Un finale di stagione da ricordare
Se la stagione lirica l’altra settimana si era chiusa in maniera alquanto deludente con un “Don Pasquale” da dimenticare, il concerto finale del cartellone sinfonico, al Carlo Felice è certamente fra quelli da incorniciare e ricordare nei prossimi anni.
Fabio Luisi ha regalato infatti una straordinaria lettura della Quinta Sinfonia di Mahler, uno dei capolavori assoluti del sinfonismo di ogni tempo.

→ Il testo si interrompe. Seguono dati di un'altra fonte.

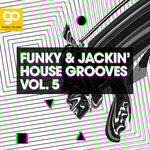 Funky & Jackin' House Grooves, Vol 5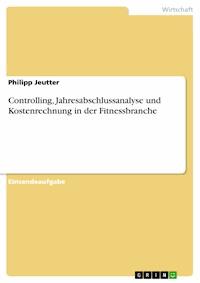 Controlling, Jahresabschlussanalyse und Kostenrechnung in der Fitnessbranche - Philipp Jeutter - E-Book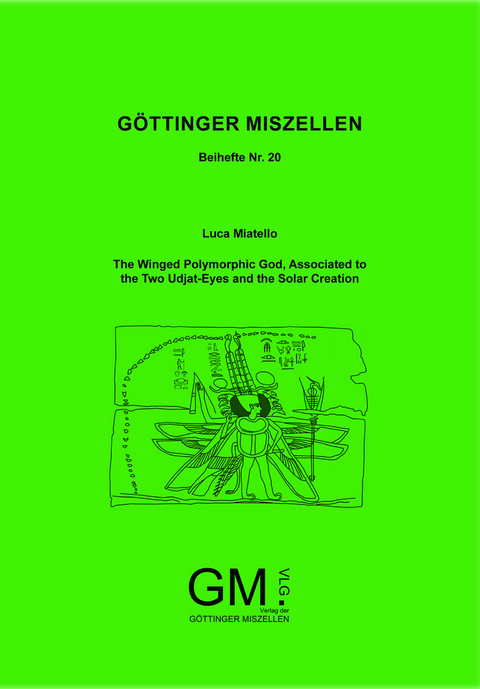 The Winged Polymorphic God, Associated to the Two Udjat-Eyes and the Solar Creation - Luca Miatello
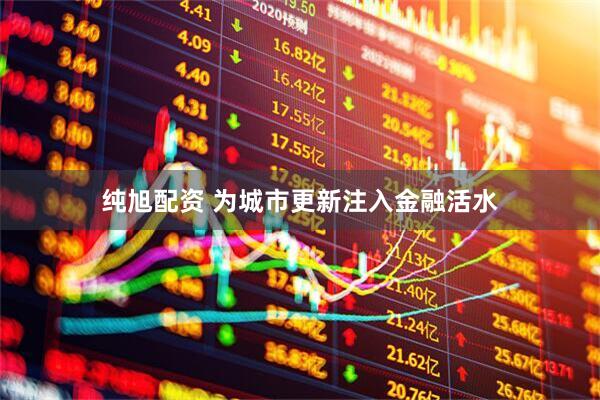纯旭配资 为城市更新注入金融活水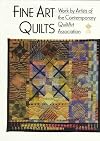 Fine Art Quilts: Works by Artists of the Contemporary Quiltart Association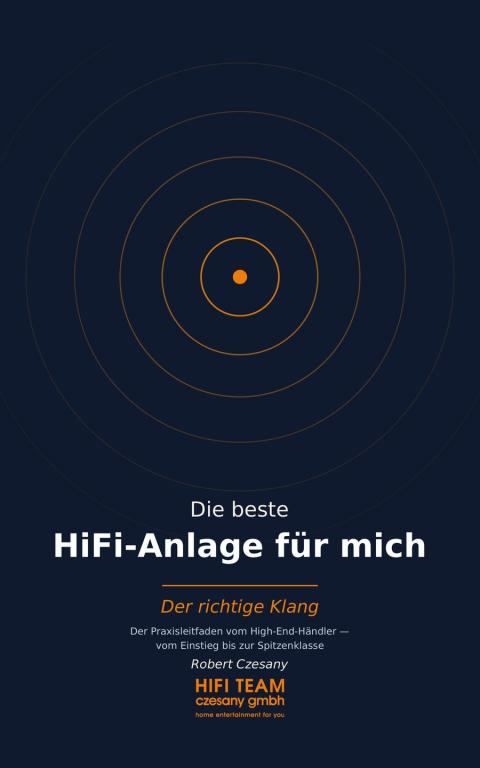 Die beste HiFi-Anlage für mich - mein Buch aus vier Jahrzehnten High-End NEU  Die beste HiFi-Anlage für mich - Der richtige Klang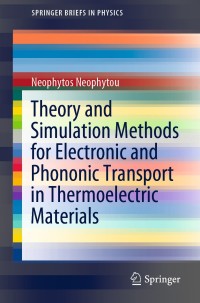 Cover image: Theory and Simulation Methods for Electronic and Phononic Transport in Thermoelectric Materials 9783030386801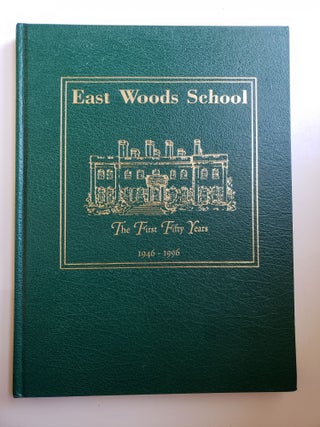 Item #42069 East Woods School The First Fifty Years 1946-1996. Patsy Randolph, compiler and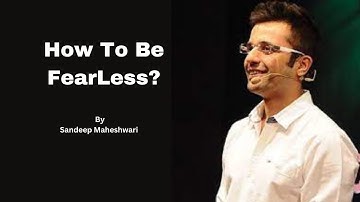How To Be Fearless | Sandeep Maheshwari motivational video | Hindi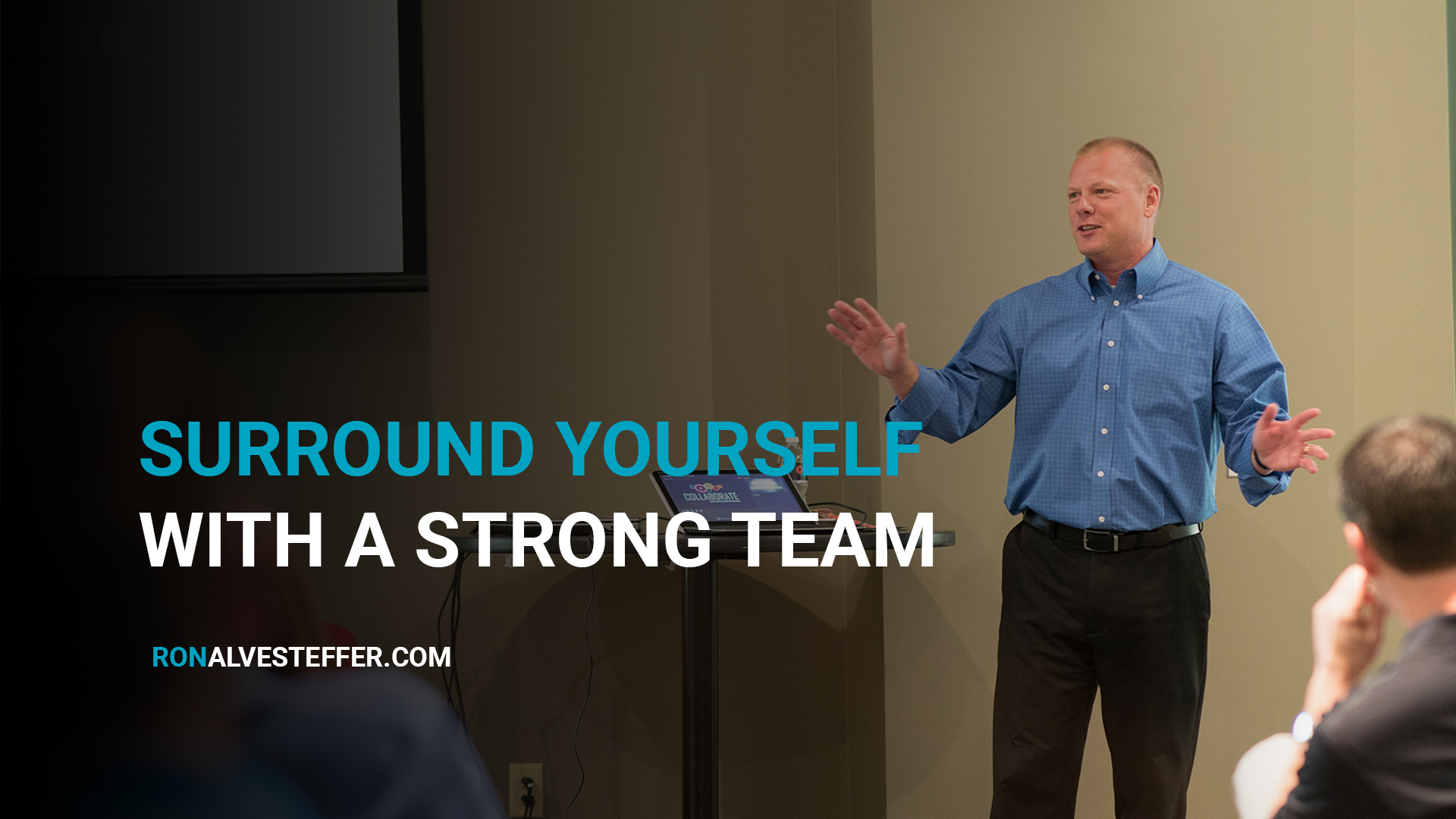 Surround Yourself With A Strong Team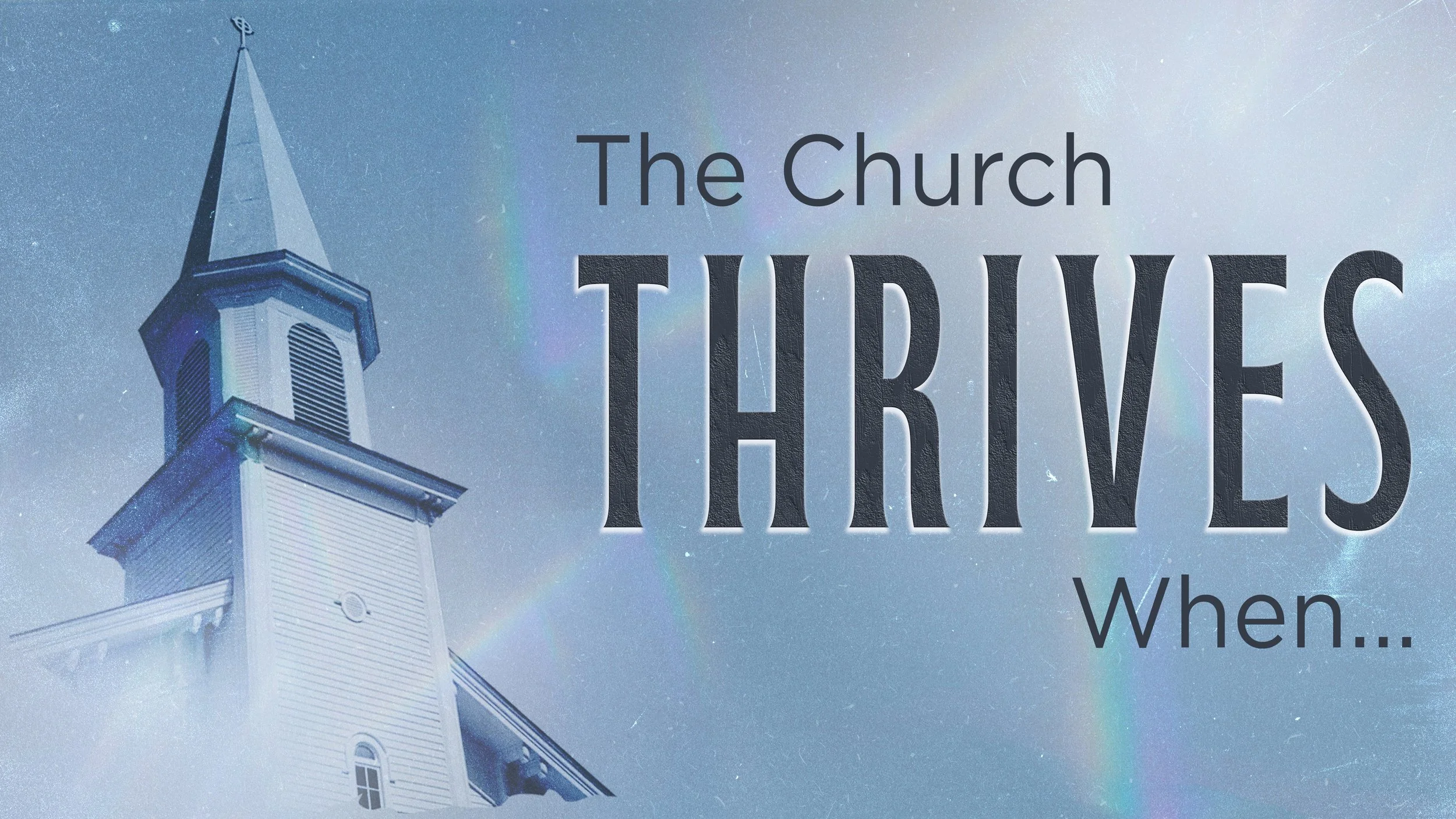 The Church Thrives When ... We Remain Strong in the Face of Opposition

Eseguita per la prima volta nel 1904, ma ritoccata anche successivamente nella orchestrazione fino al 1911, anno della morte del compositore, la Quinta sembra ricalcare, pur con marcate differenze, il percorso emotivo della più popolare Quinta beethoveniana. Una sorta di catarsi attraverso la musica: si parte dal dramma (in questo caso una dissacranrte Marcia funebre orchestrale con quegli squilli di tromba isolati che squarciano il silenzio) e si giunge attraverso un aggressivo Scherzo al momento del più profondo e lirico dolore (l’incantevole Adagietto) per approdare a un baldanzoso e sonoro finale.
Un percorso estremamente complesso perché il linguaggio di Mahler fra aggressività e lirismo, fra frasi popolaresche e volgari e slanci di elegante gusto poetico, è terribilmente difficile da cogliere e da restituire.
Luisi è uno specialista del mondo musicale tedesco fra Ottocento e Novecento da Bruckner a Mahler e Strauss. E ieri se ne è avuta conferma. Una lettura di forte tensione emotiva, vibrante, poderosa, ma mai enfatica, asciutta e controllata nelle dinamiche, estremamente chiara nella restituzione del fitto intreccio contrappuntistico che costituisce una delle cifre caratteristiche di questo lavoro.
I continui cambi di umore, i passaggi bruschi da un clima a un altro, hanno trovato in Luisi un interprete capace di risolverli con estrema pulizia espositiva, ben assecondato dallo strumentale in cui si sono distinte alcune prima parti dalla tromba al corno al primo violino.
Gli applausi finali sono stati interminabili e meritati.
La serata si era aperta con il Concerto per pianoforte e orchestra op. 42 di Schoenberg. Non è fra i capolavori del padre dell’espressionismo tedesco, tuttavia offre momenti interessanti nel rapporto fra solista e orchestra, momenti che la direzione di Luisi e l’abilità esecutiva dell’ottimo pianista Alessandro Taverna hanno saputo ben evidenziare.
Applausi convinti per Taverna che ha concesso un elegantissimo bis, un Preludio di Rachmaninov. E Luisi, come fa abitualmente, con quella grande signorilità che non è di tutte le bacchette, si è messo di lato in piedi dietro gli archi ad ascoltare il suo solista.